=== Seite ===

Als Sondervertragskunde, der seit 2005 Widerspruch (erst aufgrund § 315 BGB und zuletzt aufgrund §§ 307 und 315 BGB) erhoben hat und der darauf \'ordentlich\' gekündigt wurde (SV enthielt Kündigungsregelung) und dem dabei ein  neuer SV oder alternativ die Rückstufung in die Grundversorgung angedroht wurde, würde mich interessieren, inwieweit diese Kündigung des ursprünglichen SV überhaupt zulässig ist bzw. in was für einem Vertragsverhältnis ich mich befinde, da dieses möglicherweise Auswirkungen auf meine Zahlungsverpflichtung hat.

Wenn ich es richtig verstanden habe, ist eine Kündigung eines SV und Rückstufung in die Grundversorgung dann nicht zulässig, wenn der Verbraucher Widerspruch gem. § 315 BGB erhoben hat Siehe hier BdEV .
Andererseits scheint eine Anwendung von § 307 und § 315 nebeneinander nicht möglich, sofern schon § 307 zur Anwendung kommt, was in vielen Fällen ja der Fall sein dürfte.

=== Datensätze ===

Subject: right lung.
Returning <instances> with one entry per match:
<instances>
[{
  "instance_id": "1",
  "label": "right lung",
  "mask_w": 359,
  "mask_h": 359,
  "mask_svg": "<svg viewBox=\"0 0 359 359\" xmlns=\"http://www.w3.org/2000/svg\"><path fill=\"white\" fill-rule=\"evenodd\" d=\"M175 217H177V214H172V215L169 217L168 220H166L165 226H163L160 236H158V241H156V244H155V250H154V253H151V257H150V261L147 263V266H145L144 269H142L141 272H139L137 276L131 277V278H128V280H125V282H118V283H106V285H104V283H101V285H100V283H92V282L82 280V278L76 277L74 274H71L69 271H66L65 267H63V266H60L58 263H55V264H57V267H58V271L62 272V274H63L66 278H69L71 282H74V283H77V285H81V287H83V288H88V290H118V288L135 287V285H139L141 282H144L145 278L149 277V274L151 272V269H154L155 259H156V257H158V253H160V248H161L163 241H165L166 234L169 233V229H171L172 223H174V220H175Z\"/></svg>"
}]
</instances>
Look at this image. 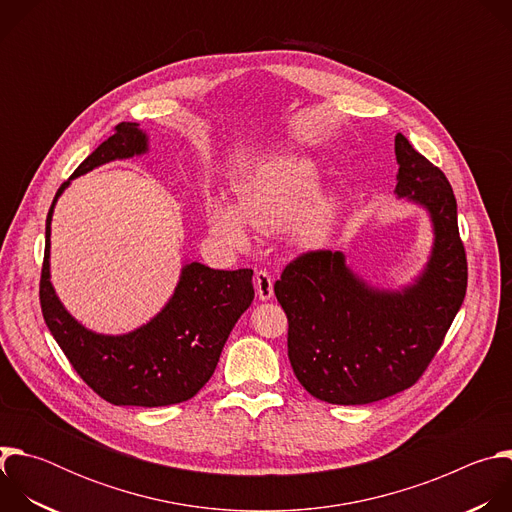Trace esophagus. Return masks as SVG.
<instances>
[{
  "mask_svg": "<svg viewBox=\"0 0 512 512\" xmlns=\"http://www.w3.org/2000/svg\"><path fill=\"white\" fill-rule=\"evenodd\" d=\"M255 291H257V298L261 302H267L273 298V277L269 275V271L259 269L255 273Z\"/></svg>",
  "mask_w": 512,
  "mask_h": 512,
  "instance_id": "obj_1",
  "label": "esophagus"
}]
</instances>
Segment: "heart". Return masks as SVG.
I'll return each mask as SVG.
<instances>
[{
    "instance_id": "b5f03b06",
    "label": "heart",
    "mask_w": 512,
    "mask_h": 512,
    "mask_svg": "<svg viewBox=\"0 0 512 512\" xmlns=\"http://www.w3.org/2000/svg\"><path fill=\"white\" fill-rule=\"evenodd\" d=\"M322 174L314 160L277 154L259 162L237 190L235 204L212 196L206 202V227L229 249L251 245L249 227L277 233L289 225L291 245L302 251L324 247L344 214L336 190H320Z\"/></svg>"
}]
</instances>
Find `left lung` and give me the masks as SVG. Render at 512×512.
Wrapping results in <instances>:
<instances>
[{"label":"left lung","mask_w":512,"mask_h":512,"mask_svg":"<svg viewBox=\"0 0 512 512\" xmlns=\"http://www.w3.org/2000/svg\"><path fill=\"white\" fill-rule=\"evenodd\" d=\"M395 158V196L423 208L431 227L423 267L399 287H379L342 251H314L291 261L273 285L289 322L291 369L320 401L364 405L409 389L466 296V253L448 178L401 133Z\"/></svg>","instance_id":"1"}]
</instances>
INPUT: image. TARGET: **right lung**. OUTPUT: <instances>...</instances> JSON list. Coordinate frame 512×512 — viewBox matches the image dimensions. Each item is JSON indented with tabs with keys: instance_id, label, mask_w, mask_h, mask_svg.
<instances>
[{
	"instance_id": "1",
	"label": "right lung",
	"mask_w": 512,
	"mask_h": 512,
	"mask_svg": "<svg viewBox=\"0 0 512 512\" xmlns=\"http://www.w3.org/2000/svg\"><path fill=\"white\" fill-rule=\"evenodd\" d=\"M148 152L150 135L139 123L123 121L58 188L46 218L40 279L46 326L72 369L105 401L131 407H164L194 397L212 377L231 330L255 296L251 269L221 271L184 261L170 300L131 332H95L64 308L50 281V233L58 198L75 178Z\"/></svg>"
}]
</instances>
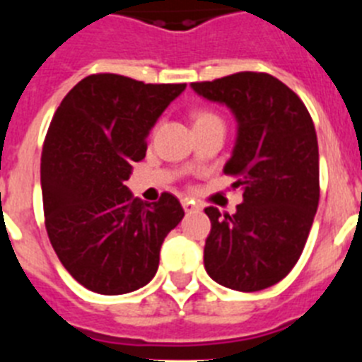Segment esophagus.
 Segmentation results:
<instances>
[{
	"label": "esophagus",
	"instance_id": "obj_1",
	"mask_svg": "<svg viewBox=\"0 0 362 362\" xmlns=\"http://www.w3.org/2000/svg\"><path fill=\"white\" fill-rule=\"evenodd\" d=\"M181 204H183V209H185V212H187V214L197 212V210H199V206H197V204L194 203L192 199H183V201H181Z\"/></svg>",
	"mask_w": 362,
	"mask_h": 362
}]
</instances>
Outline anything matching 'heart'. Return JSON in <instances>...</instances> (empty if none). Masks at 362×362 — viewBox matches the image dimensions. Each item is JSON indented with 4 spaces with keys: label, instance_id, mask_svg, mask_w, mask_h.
I'll return each mask as SVG.
<instances>
[{
    "label": "heart",
    "instance_id": "1",
    "mask_svg": "<svg viewBox=\"0 0 362 362\" xmlns=\"http://www.w3.org/2000/svg\"><path fill=\"white\" fill-rule=\"evenodd\" d=\"M210 121H221L216 114L209 110H199L194 114V124H201V123H210Z\"/></svg>",
    "mask_w": 362,
    "mask_h": 362
}]
</instances>
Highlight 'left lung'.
<instances>
[{"label":"left lung","instance_id":"obj_1","mask_svg":"<svg viewBox=\"0 0 362 362\" xmlns=\"http://www.w3.org/2000/svg\"><path fill=\"white\" fill-rule=\"evenodd\" d=\"M192 88L235 116L238 139L223 172L243 190L233 216L204 209L212 223L204 268L226 288L264 290L296 267L317 212L315 127L299 95L270 74L238 72Z\"/></svg>","mask_w":362,"mask_h":362}]
</instances>
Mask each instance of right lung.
<instances>
[{
	"label": "right lung",
	"mask_w": 362,
	"mask_h": 362,
	"mask_svg": "<svg viewBox=\"0 0 362 362\" xmlns=\"http://www.w3.org/2000/svg\"><path fill=\"white\" fill-rule=\"evenodd\" d=\"M185 83L92 74L57 107L41 153L45 226L63 267L85 288L121 296L152 281L159 250L183 219L177 197L143 203L124 187L146 136Z\"/></svg>",
	"instance_id": "add662e5"
}]
</instances>
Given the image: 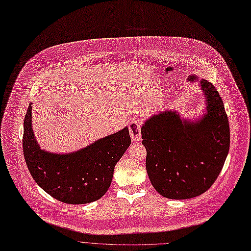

===

* Aufgabenstellung: Prüfen Sie, ob die Aussagen (a) bis (c) mit der Seite übereinstimmen, und antworten Sie jeweils mit Ja oder Nein samt den entscheidenden Worten der Seite als wörtlichem Zitat. (a) Die schreibende Person hat seit 2005 Widerspruch erhoben. (b) Der ursprüngliche Sondervertrag enthielt keine Kündigungsregelung. (c) Eine Anwendung von § 307 und § 315 nebeneinander scheint ohne Weiteres möglich.

* Vollständige Lösung:
(a) Ja: „der seit 2005 Widerspruch“
(b) Nein: „SV enthielt Kündigungsregelung“
(c) Nein: „scheint eine Anwendung von § 307 und § 315 nebeneinander nicht möglich“